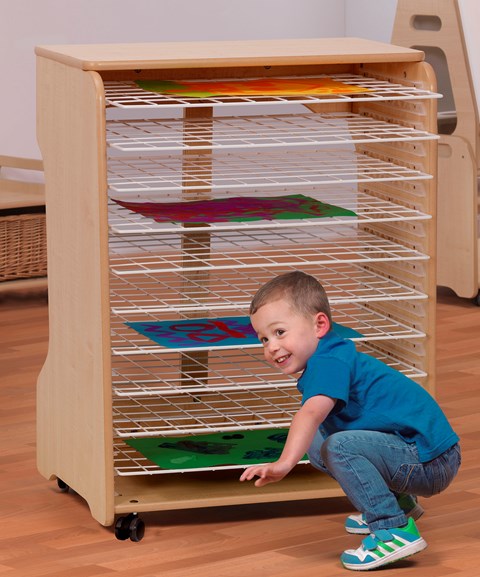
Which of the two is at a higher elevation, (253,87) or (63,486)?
(253,87)

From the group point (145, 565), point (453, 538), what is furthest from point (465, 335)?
point (145, 565)

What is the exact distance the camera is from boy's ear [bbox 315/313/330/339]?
214 cm

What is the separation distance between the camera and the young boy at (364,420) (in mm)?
2121

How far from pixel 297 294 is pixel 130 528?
505mm

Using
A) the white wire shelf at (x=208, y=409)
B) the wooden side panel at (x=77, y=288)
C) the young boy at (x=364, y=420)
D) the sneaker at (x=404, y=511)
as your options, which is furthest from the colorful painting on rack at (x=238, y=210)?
the sneaker at (x=404, y=511)

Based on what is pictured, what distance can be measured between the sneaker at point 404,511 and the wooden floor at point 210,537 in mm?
15

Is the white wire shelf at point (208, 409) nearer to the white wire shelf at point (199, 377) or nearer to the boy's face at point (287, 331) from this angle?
the white wire shelf at point (199, 377)

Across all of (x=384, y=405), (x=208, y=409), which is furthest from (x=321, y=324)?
(x=208, y=409)

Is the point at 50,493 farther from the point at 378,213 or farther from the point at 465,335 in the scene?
the point at 465,335

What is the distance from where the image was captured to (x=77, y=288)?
231 cm

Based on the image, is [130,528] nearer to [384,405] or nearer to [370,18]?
[384,405]

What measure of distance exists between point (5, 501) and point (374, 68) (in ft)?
3.48

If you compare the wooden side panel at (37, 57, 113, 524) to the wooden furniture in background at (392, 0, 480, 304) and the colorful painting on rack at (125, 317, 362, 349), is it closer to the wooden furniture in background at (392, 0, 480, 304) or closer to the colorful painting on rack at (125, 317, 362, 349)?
the colorful painting on rack at (125, 317, 362, 349)

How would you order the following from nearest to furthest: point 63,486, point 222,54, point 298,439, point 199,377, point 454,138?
1. point 298,439
2. point 222,54
3. point 63,486
4. point 199,377
5. point 454,138
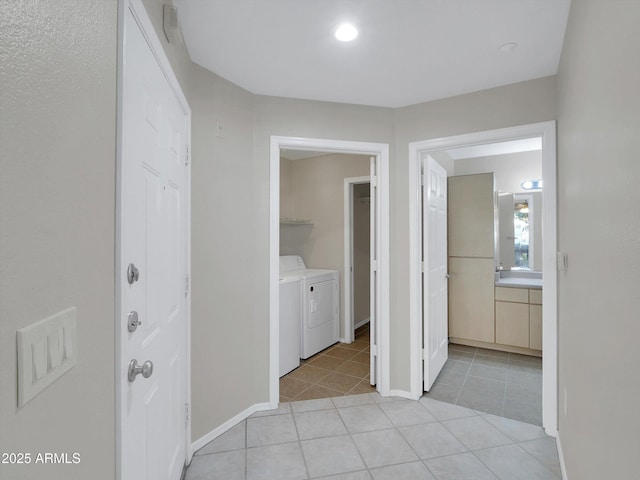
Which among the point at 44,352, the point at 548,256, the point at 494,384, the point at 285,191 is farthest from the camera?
the point at 285,191

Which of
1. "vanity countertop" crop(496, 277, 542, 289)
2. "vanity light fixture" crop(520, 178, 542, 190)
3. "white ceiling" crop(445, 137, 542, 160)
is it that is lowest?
"vanity countertop" crop(496, 277, 542, 289)

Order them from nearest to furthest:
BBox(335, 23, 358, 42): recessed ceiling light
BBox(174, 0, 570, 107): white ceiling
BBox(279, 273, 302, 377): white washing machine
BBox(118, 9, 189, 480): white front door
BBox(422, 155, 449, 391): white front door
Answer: BBox(118, 9, 189, 480): white front door
BBox(174, 0, 570, 107): white ceiling
BBox(335, 23, 358, 42): recessed ceiling light
BBox(422, 155, 449, 391): white front door
BBox(279, 273, 302, 377): white washing machine

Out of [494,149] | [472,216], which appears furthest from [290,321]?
[494,149]

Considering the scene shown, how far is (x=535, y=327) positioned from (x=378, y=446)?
8.37 feet

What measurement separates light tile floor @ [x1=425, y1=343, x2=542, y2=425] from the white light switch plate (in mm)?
2735

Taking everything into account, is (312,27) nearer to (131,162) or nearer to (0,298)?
(131,162)

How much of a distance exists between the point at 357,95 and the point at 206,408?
244 cm

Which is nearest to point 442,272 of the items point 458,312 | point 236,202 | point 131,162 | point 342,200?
point 458,312

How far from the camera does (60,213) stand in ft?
2.06

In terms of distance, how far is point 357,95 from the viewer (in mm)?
2510

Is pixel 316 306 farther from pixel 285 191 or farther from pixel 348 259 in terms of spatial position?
pixel 285 191

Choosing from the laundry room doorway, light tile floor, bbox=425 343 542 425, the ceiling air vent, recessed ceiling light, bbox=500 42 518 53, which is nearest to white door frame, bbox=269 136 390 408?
light tile floor, bbox=425 343 542 425

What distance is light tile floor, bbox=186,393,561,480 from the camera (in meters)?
1.83

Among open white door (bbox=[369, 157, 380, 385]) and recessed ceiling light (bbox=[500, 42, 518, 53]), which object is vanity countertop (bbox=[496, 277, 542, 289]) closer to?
open white door (bbox=[369, 157, 380, 385])
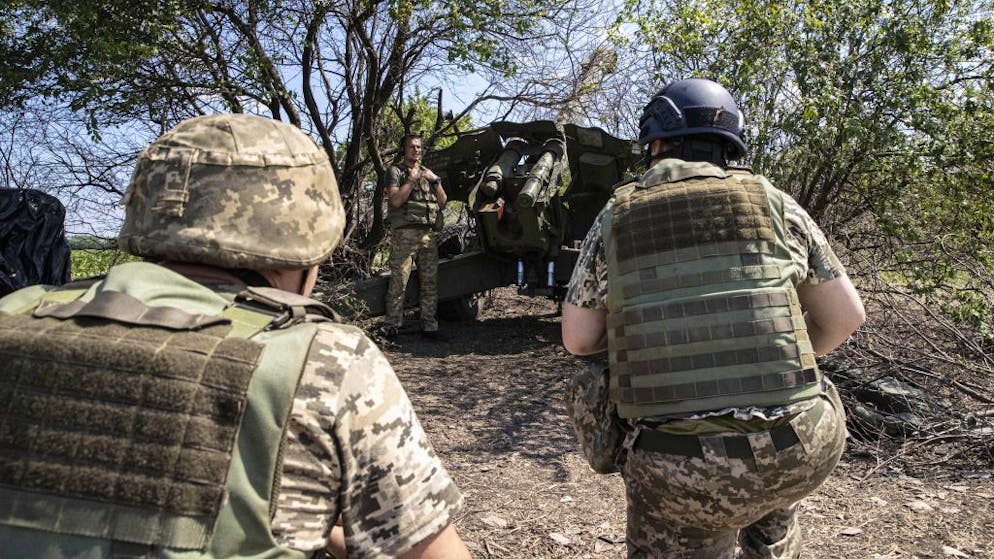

··········

- [Short exercise]
Put every line of the entries above into a numbered list, omitting the blank lines and the pictures.

- [Complete answer]
1. Which of the two is at a higher elevation, (253,87) or (63,486)?
2. (253,87)
3. From the group point (145, 565), point (453, 538), what is furthest from point (465, 335)?
4. point (145, 565)
5. What is the exact distance the camera is from boy's ear [bbox 315/313/330/339]?
6. 214 cm
7. What is the separation distance between the camera and the young boy at (364,420) (in mm)?
8. 2121
9. How far from pixel 297 294 is pixel 130 528?
10. 505mm
11. Using
12. A) the white wire shelf at (x=208, y=409)
13. B) the wooden side panel at (x=77, y=288)
14. C) the young boy at (x=364, y=420)
15. D) the sneaker at (x=404, y=511)
16. as your options, which is furthest from the colorful painting on rack at (x=238, y=210)?
17. the sneaker at (x=404, y=511)
18. Based on what is pictured, what distance can be measured between the sneaker at point 404,511 and the wooden floor at point 210,537 in mm?
19. 15
20. Is the white wire shelf at point (208, 409) nearer to the white wire shelf at point (199, 377) or nearer to the boy's face at point (287, 331) from this angle?
21. the white wire shelf at point (199, 377)
22. Across all of (x=384, y=405), (x=208, y=409), which is furthest from (x=321, y=324)?
23. (x=208, y=409)
24. Is the point at 50,493 farther from the point at 378,213 or farther from the point at 465,335 in the scene?
25. the point at 465,335
26. What is the distance from where the image was captured to (x=77, y=288)?
27. 231 cm
28. Based on the image, is [130,528] nearer to [384,405] or nearer to [370,18]?
29. [384,405]
30. What measure of distance exists between point (5, 501) and point (374, 68) (in ft)?
31. 3.48
32. If you compare the wooden side panel at (37, 57, 113, 524) to the wooden furniture in background at (392, 0, 480, 304) and the colorful painting on rack at (125, 317, 362, 349), is it closer to the wooden furniture in background at (392, 0, 480, 304) or closer to the colorful painting on rack at (125, 317, 362, 349)?
33. the colorful painting on rack at (125, 317, 362, 349)
34. How would you order the following from nearest to furthest: point 63,486, point 222,54, point 298,439, point 199,377, point 454,138?
35. 1. point 298,439
36. 2. point 222,54
37. 3. point 63,486
38. 4. point 199,377
39. 5. point 454,138
40. Which among the point at 44,352, the point at 548,256, the point at 494,384, the point at 285,191 is farthest from the camera?
41. the point at 285,191
42. Which of
43. 1. "vanity countertop" crop(496, 277, 542, 289)
44. 2. "vanity light fixture" crop(520, 178, 542, 190)
45. 3. "white ceiling" crop(445, 137, 542, 160)
46. is it that is lowest?
47. "vanity countertop" crop(496, 277, 542, 289)
48. Order them from nearest to furthest:
49. BBox(335, 23, 358, 42): recessed ceiling light
50. BBox(174, 0, 570, 107): white ceiling
51. BBox(279, 273, 302, 377): white washing machine
52. BBox(118, 9, 189, 480): white front door
53. BBox(422, 155, 449, 391): white front door
54. Answer: BBox(118, 9, 189, 480): white front door
55. BBox(174, 0, 570, 107): white ceiling
56. BBox(335, 23, 358, 42): recessed ceiling light
57. BBox(422, 155, 449, 391): white front door
58. BBox(279, 273, 302, 377): white washing machine
59. Out of [494,149] | [472,216], which appears furthest from [290,321]?
60. [494,149]
61. Considering the scene shown, how far is (x=535, y=327) positioned from (x=378, y=446)?
62. 8.37 feet
63. What measurement separates light tile floor @ [x1=425, y1=343, x2=542, y2=425] from the white light switch plate (in mm)?
64. 2735
65. Taking everything into account, is (312,27) nearer to (131,162) or nearer to (0,298)?
66. (131,162)
67. How much of a distance exists between the point at 357,95 and the point at 206,408?
68. 244 cm
69. Which is nearest to point 442,272 of the items point 458,312 | point 236,202 | point 131,162 | point 342,200?
70. point 458,312
71. How far from the camera does (60,213) stand in ft?
72. 2.06
73. In terms of distance, how far is point 357,95 from the viewer (in mm)?
74. 2510
75. Is pixel 316 306 farther from pixel 285 191 or farther from pixel 348 259 in terms of spatial position?
76. pixel 285 191
77. Choosing from the laundry room doorway, light tile floor, bbox=425 343 542 425, the ceiling air vent, recessed ceiling light, bbox=500 42 518 53, which is nearest to white door frame, bbox=269 136 390 408?
78. light tile floor, bbox=425 343 542 425
79. What distance is light tile floor, bbox=186,393,561,480 from the camera (in meters)?
80. 1.83
81. Among open white door (bbox=[369, 157, 380, 385]) and recessed ceiling light (bbox=[500, 42, 518, 53]), which object is vanity countertop (bbox=[496, 277, 542, 289]) closer to?
82. open white door (bbox=[369, 157, 380, 385])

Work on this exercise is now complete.